I ponti dei sospiri, David Riondino mette in musica luoghi e ricordi
LIGNANO. Un duo inedito, ma non troppo quello che darà vita martedì 27 agosto, alle 21, nella Chiesetta di Santa Maria del Mare a Lignano a I ponti dei sospiri, una serata di parole, testo di Pier Luigi Berdondini per l’interpretazione di David Riondino e musiche del flautista Roberto Fabbriciani.
E il pensiero va subito al più celebre dei ponti dei sospiri, quello veneziano. E su quel paesaggio, «il paesaggio veneziano – così Riondino – si depositano, scintillano delle memorie e delle suggestioni sentimentali».
Che trovano riscontro nella musica di Fabbriciani. Anzi, «la musica, racconta il compositore, è venuta prima, tanti anni fa oramai, alla quale Berdondini ha recentemente dato veste poetica. I ponti del titolo, oltre a quello celebre di Venezia, sono luoghi, e molti ce ne sono nel mondo, in cui si consumano amori e sofferenze, incontri e dolori. Ci saranno anche delle immagini che rimandano a questi luoghi evocati dalle parole ma che dalla musica vengono resi ancor più evocativi».
E che tipo di musica sarà?
«Ispirata alla storia di Venezia e alla sua tradizione musicale barocca, alla cui facilità mi sono molto ispirato senza però rinunciare ad accenti moderni, echi di certa musica contemporanea. Musica indubbiamente fruibile, facile perché deve raccontare l’amore e la sofferenza dei vari ponti dei sospiri».
Questo il tema della serata lignanese?
«Non è il primo evento che mi vede accanto a Fabbriciani, è un sodalizio, il nostro, che risale a quando Luigi Nono con Renzo Piano mise in scena il Prometeo nella chiesa di San Lorenzo a Venezia, ormai quarant’anni fa. E subito dopo facemmo uno spettacolo che si chiamava I sette peccati capitali, in cui io dicevo poesie, pagine di grande letteratura che avevano a che fare appunto con superbia, avarizia, ira, invidia, lussuria, gola e accidia, e per illustrare i quali avevo scelto dei testi sui quali lui inseriva pagine di composizioni celebri e altre di sua scrittura. Un’interazione tra musica e parole che ormai tra di noi funziona alla perfezione, anche se a scrivere il parlato sono io, come nel caso di Da Ponte, lo spettacolo che facemmo sulla vita del grande librettista mozartiano. Che Roberto impreziosiva con i suoi interventi al flauto».

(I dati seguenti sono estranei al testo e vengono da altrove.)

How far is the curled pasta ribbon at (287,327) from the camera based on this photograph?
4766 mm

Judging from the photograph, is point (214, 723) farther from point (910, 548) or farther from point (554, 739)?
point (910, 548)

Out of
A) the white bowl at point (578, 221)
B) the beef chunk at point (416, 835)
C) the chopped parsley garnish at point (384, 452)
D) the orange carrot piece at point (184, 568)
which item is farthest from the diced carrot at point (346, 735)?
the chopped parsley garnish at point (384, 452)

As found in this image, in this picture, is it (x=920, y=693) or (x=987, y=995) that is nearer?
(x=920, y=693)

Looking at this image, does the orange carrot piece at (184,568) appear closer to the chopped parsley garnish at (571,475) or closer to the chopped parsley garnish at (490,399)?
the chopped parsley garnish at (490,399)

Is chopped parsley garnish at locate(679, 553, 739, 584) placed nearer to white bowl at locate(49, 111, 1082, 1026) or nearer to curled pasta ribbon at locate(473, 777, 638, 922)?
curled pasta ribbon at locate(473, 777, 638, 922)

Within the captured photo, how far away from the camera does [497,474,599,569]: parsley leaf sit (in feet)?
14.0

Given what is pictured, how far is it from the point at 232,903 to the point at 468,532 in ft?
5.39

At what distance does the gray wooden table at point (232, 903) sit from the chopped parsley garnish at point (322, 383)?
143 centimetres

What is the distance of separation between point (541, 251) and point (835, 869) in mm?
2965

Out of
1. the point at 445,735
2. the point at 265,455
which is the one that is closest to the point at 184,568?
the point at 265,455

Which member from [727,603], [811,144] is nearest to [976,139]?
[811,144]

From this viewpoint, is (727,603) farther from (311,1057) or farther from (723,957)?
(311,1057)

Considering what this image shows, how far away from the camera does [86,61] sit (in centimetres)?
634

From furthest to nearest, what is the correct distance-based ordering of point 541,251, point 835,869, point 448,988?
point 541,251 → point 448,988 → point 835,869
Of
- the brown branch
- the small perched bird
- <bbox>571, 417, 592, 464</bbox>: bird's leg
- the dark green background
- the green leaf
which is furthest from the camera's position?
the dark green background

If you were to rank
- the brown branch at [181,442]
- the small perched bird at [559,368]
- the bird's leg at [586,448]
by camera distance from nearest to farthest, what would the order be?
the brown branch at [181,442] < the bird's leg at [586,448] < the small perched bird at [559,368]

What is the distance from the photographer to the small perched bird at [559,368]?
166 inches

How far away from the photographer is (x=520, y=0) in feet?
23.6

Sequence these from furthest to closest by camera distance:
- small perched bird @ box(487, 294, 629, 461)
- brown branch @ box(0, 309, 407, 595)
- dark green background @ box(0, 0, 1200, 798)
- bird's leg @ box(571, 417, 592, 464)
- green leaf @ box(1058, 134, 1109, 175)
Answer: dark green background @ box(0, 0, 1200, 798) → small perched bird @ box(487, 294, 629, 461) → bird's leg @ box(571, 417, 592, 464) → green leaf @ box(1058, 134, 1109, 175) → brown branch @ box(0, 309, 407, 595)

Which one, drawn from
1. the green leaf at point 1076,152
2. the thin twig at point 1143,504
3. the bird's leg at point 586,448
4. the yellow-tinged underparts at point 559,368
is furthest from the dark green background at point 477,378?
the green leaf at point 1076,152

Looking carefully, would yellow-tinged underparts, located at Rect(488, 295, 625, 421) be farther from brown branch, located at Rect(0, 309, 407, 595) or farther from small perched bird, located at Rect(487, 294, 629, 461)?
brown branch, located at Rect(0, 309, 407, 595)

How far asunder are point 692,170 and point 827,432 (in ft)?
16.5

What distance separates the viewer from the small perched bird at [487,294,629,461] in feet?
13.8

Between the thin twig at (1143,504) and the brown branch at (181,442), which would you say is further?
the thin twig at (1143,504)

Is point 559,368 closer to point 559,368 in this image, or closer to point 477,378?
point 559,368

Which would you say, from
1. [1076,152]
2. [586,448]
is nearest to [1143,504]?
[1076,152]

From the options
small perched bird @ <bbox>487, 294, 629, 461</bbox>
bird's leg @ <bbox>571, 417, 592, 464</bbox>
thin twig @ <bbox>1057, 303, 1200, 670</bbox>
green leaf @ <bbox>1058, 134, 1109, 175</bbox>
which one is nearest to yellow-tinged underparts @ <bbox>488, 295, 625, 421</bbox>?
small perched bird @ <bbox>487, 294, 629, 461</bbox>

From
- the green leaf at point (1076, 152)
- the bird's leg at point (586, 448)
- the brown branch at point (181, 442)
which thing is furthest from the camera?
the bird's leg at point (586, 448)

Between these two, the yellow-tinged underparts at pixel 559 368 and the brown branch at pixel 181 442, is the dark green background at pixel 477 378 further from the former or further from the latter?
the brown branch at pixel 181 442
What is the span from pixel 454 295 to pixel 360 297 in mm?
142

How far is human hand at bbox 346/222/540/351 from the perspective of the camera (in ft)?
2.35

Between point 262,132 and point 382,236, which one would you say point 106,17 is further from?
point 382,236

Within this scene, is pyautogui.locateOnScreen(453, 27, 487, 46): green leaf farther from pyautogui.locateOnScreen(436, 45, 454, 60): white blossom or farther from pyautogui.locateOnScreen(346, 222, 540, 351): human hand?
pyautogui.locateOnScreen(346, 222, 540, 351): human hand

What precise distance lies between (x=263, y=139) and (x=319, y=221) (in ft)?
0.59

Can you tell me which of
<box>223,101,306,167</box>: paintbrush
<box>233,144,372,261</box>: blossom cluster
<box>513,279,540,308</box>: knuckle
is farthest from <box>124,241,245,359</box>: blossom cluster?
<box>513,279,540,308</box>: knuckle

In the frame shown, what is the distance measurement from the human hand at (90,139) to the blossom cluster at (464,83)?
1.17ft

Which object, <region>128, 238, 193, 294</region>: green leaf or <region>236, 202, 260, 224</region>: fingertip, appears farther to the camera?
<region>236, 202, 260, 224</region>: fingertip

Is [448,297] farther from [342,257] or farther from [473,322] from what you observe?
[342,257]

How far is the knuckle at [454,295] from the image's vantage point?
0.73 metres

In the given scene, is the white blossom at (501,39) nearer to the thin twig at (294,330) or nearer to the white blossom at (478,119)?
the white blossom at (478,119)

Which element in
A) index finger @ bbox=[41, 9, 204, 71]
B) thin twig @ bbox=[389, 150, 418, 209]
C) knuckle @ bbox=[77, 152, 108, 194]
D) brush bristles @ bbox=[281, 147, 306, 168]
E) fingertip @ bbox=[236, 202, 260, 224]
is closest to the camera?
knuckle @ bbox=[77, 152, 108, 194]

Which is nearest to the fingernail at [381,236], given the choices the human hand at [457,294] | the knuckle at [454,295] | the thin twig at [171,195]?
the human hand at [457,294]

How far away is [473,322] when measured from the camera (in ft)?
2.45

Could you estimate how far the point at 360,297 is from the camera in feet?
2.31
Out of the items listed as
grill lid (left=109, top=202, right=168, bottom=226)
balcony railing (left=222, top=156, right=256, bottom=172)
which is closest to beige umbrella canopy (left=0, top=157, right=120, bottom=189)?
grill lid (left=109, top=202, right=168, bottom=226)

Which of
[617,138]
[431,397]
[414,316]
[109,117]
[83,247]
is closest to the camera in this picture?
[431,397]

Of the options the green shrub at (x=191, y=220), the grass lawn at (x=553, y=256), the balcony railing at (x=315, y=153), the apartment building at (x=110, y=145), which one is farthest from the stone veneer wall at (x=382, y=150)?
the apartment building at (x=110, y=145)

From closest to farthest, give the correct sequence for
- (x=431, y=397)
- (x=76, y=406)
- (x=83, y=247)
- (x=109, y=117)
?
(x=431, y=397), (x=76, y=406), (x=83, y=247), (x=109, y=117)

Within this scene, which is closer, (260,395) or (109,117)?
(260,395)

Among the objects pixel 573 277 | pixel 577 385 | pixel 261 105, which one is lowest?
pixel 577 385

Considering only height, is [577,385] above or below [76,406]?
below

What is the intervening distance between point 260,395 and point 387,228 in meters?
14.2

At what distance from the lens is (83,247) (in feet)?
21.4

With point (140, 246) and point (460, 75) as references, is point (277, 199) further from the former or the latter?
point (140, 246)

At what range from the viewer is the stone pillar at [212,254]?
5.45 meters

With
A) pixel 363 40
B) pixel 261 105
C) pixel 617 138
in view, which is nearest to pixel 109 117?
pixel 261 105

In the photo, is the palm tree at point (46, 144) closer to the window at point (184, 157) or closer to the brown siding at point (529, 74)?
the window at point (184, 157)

Lei Riondino è artista poliedrico, cantautore, attore, scrittore con diverse pubblicazioni quali Il trombettiere e Sussidiario (tanto per rimanere agli ultimi. In quale di queste vesti si trova meglio?
«Non c’è differenza tra questi miei modi di esprimermi. Ormai, ad esempio, l’andare in scena è sostanzialmente un modo di scrivere: da tempo a teatro, per ragioni che sono economiche in primis ma anche legate al gusto mutato del pubblico, si è diffusa non direi la moda, ma sicuramente una maniera di stare sulla scena, una teatralità minima fatta solo con un leggio, un accompagnamento musicale, magari qualche proiezione e soprattutto storie da raccontare. È teatro legato spesso a occasioni, una specie di liturgia civile che nasce per contesti precisi. Un modo di fare teatro molto semplice ma efficace e spesso fuori dalla routine.
Lei deve molto della sua popolarità alla televisione: come è il suo rapporto con la tv oggi?
«La seguo poco, vedo autori e interpreti che paiono come intimiditi, bloccati, un tantino conformisti: esattamente il contrario di quanto accadeva allora in cui si era quasi obbligati a fare satira di peso, provocatoria: insomma quell’épater les bourgeois di cui nella tv di oggi sembra si sia persa ogni traccia».